## The data

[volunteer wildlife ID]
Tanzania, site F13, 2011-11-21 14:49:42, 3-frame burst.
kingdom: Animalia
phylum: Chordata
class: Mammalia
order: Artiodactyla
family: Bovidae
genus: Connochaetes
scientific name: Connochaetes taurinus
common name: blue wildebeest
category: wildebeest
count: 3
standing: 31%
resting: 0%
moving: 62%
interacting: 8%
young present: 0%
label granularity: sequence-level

--

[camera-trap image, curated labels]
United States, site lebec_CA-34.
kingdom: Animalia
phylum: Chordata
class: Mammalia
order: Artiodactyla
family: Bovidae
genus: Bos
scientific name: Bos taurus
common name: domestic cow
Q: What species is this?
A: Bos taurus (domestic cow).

## How to complete this task
Search the data for the string "name" and copy every line where it appears.

## Answer space
scientific name: Connochaetes taurinus
common name: blue wildebeest
scientific name: Bos taurus
common name: domestic cow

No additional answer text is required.